Problem description. Convert the part of the records that opens with the line containing "What distance keeps" and closes with the line containing "3.07 metres" into a two-column CSV with the columns text and answer. Give one row per record, with each field quoted and any line breaks replaced by spaces.

Data extract.
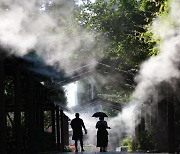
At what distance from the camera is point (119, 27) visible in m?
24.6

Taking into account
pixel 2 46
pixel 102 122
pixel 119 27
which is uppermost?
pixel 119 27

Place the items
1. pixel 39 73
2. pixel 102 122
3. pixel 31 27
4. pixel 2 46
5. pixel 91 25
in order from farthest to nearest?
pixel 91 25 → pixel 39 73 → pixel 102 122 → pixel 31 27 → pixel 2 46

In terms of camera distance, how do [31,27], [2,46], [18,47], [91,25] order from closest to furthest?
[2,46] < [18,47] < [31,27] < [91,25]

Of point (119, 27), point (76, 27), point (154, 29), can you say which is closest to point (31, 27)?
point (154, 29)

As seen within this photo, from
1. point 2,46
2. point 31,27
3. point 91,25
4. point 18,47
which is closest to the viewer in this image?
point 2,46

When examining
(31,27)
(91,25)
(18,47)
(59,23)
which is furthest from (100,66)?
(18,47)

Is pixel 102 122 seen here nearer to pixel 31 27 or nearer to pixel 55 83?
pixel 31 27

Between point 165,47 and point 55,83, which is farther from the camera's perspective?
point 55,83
==
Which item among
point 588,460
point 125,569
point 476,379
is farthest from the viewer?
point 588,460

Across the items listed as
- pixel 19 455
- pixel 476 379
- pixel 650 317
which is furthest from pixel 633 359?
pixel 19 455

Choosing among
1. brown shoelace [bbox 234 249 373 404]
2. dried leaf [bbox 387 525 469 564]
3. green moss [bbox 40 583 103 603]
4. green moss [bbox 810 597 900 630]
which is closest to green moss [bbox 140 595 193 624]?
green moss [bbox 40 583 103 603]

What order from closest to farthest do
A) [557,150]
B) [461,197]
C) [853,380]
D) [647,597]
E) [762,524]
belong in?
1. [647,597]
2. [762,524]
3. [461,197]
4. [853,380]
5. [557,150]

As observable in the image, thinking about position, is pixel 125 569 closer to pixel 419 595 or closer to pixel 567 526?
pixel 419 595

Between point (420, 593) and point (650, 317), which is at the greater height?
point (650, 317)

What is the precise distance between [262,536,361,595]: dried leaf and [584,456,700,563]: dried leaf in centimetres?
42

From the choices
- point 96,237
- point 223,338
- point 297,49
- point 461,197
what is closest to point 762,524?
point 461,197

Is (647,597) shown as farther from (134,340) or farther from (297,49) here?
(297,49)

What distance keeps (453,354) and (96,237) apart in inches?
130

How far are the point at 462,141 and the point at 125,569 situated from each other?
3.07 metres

Answer to the exercise.
text,answer
"What distance keeps (453,354) and (96,237) apart in inches?","130"
"How far are the point at 462,141 and the point at 125,569 situated from each other?","3.07 metres"